ASSIGNED TASK:
Below are the entries; give again exactly the lines from the one mentioning "Guadalupe Nuevo Hotel" through the one mentioning "a living room", inclusive.

EXTRACTED MATERIAL:
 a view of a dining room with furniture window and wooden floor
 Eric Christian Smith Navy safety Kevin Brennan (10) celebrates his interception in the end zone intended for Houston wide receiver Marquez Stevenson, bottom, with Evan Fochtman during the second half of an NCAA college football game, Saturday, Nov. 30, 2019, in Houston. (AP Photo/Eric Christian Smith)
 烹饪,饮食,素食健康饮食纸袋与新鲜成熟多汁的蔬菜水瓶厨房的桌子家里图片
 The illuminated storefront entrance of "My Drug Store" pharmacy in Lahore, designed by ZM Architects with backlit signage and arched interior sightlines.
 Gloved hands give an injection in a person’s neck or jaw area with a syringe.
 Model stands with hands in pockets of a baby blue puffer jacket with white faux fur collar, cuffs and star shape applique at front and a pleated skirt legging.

--

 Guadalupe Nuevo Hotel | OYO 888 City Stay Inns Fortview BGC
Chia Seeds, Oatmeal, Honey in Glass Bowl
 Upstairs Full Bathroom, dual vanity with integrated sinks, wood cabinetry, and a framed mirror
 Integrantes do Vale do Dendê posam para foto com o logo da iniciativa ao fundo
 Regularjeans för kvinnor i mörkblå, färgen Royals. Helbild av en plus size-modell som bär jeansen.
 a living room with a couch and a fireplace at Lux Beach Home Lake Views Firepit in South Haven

* * *

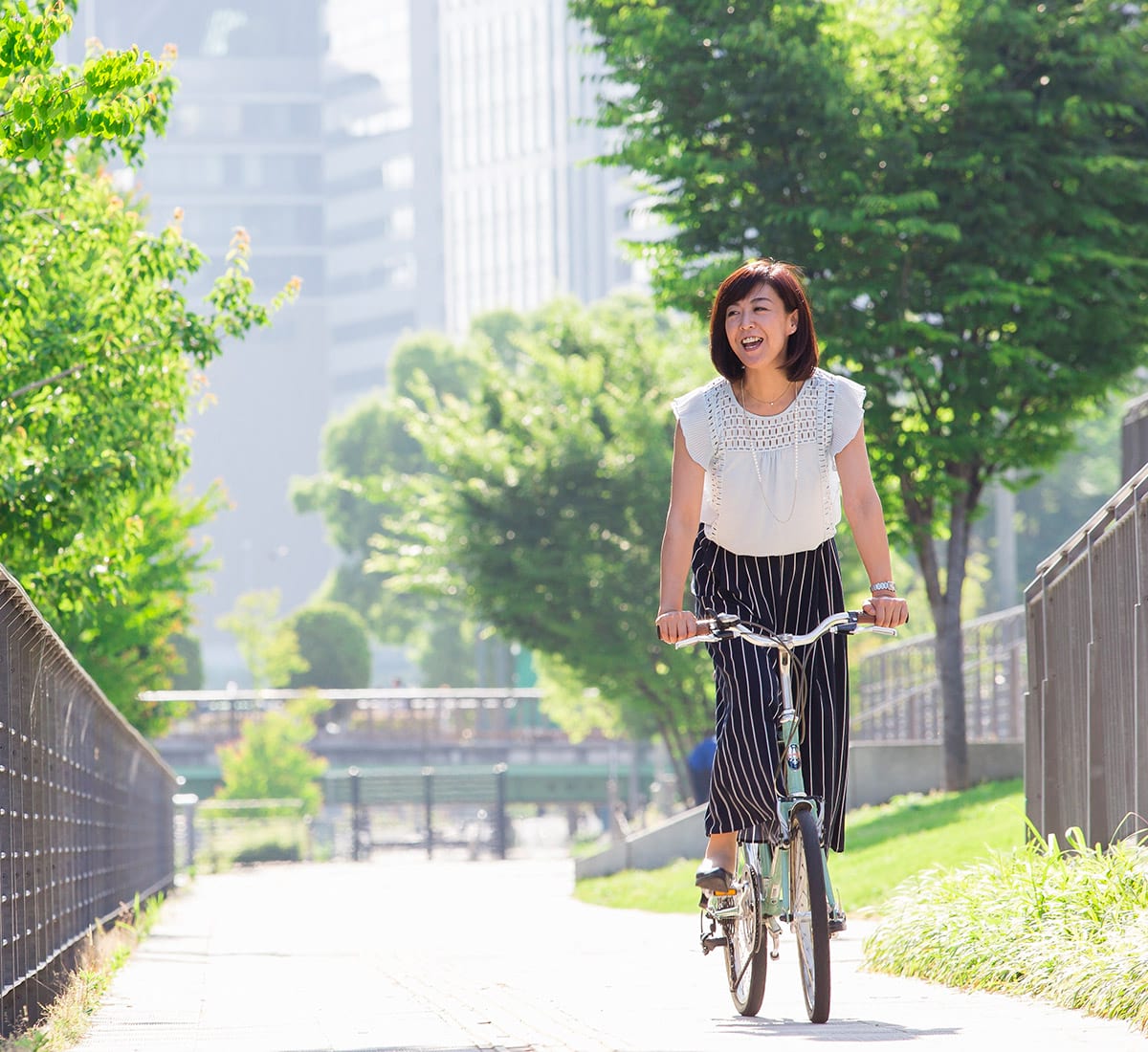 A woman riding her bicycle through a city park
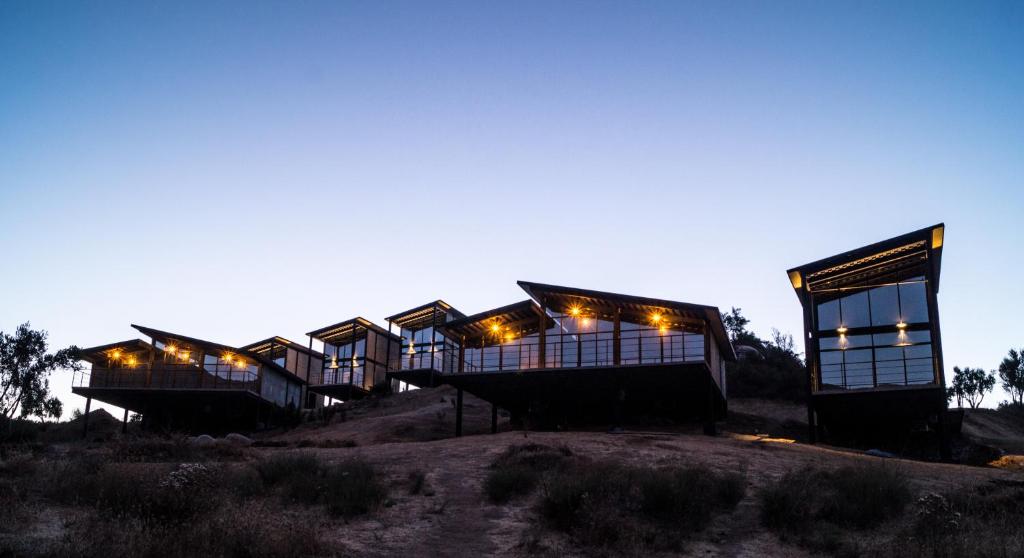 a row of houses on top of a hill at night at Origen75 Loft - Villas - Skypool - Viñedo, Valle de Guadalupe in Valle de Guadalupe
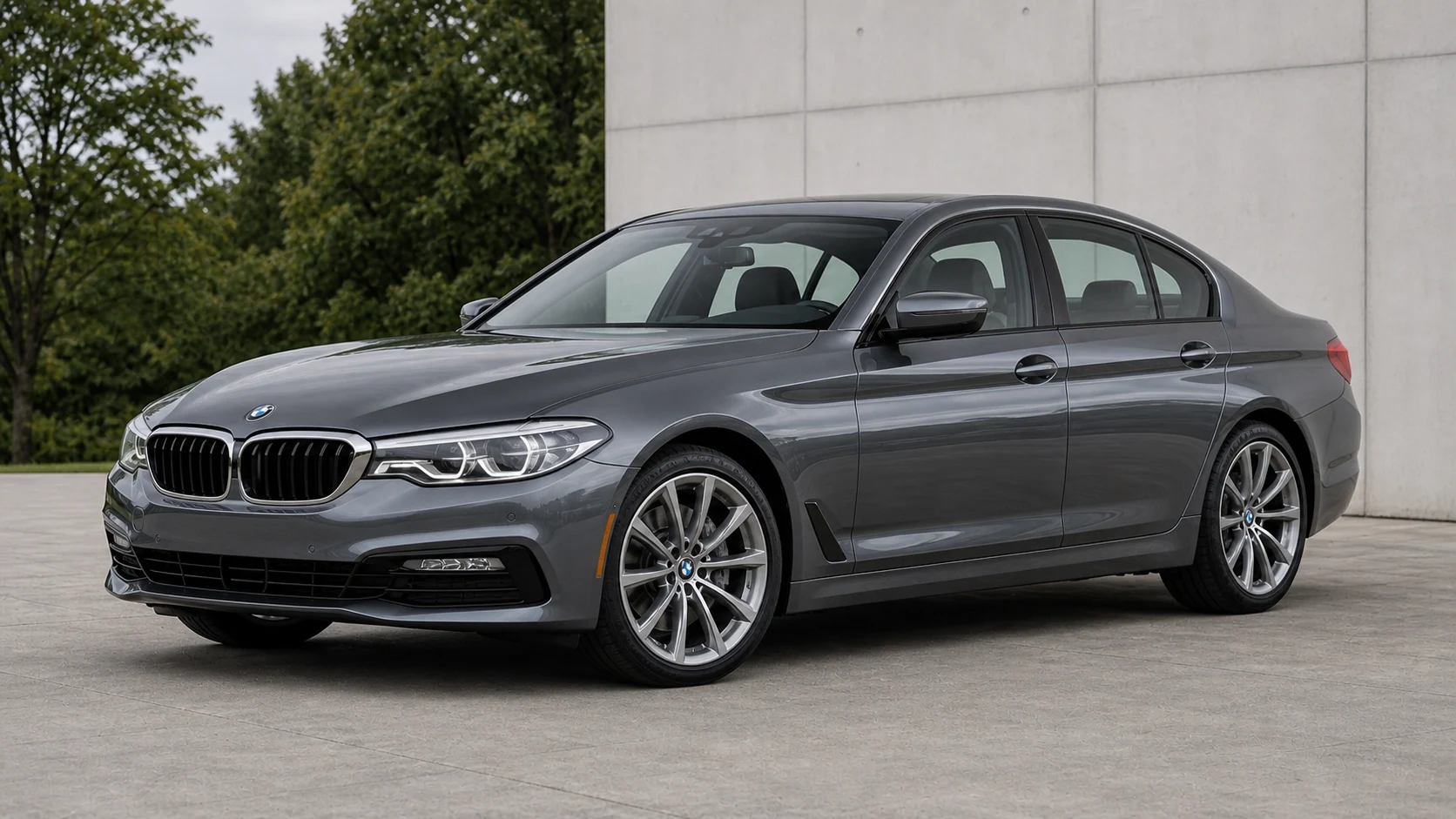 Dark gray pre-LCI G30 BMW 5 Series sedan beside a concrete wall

TASK SOLUTION:
 Guadalupe Nuevo Hotel | OYO 888 City Stay Inns Fortview BGC
Chia Seeds, Oatmeal, Honey in Glass Bowl
 Upstairs Full Bathroom, dual vanity with integrated sinks, wood cabinetry, and a framed mirror
 Integrantes do Vale do Dendê posam para foto com o logo da iniciativa ao fundo
 Regularjeans för kvinnor i mörkblå, färgen Royals. Helbild av en plus size-modell som bär jeansen.
 a living room with a couch and a fireplace at Lux Beach Home Lake Views Firepit in South Haven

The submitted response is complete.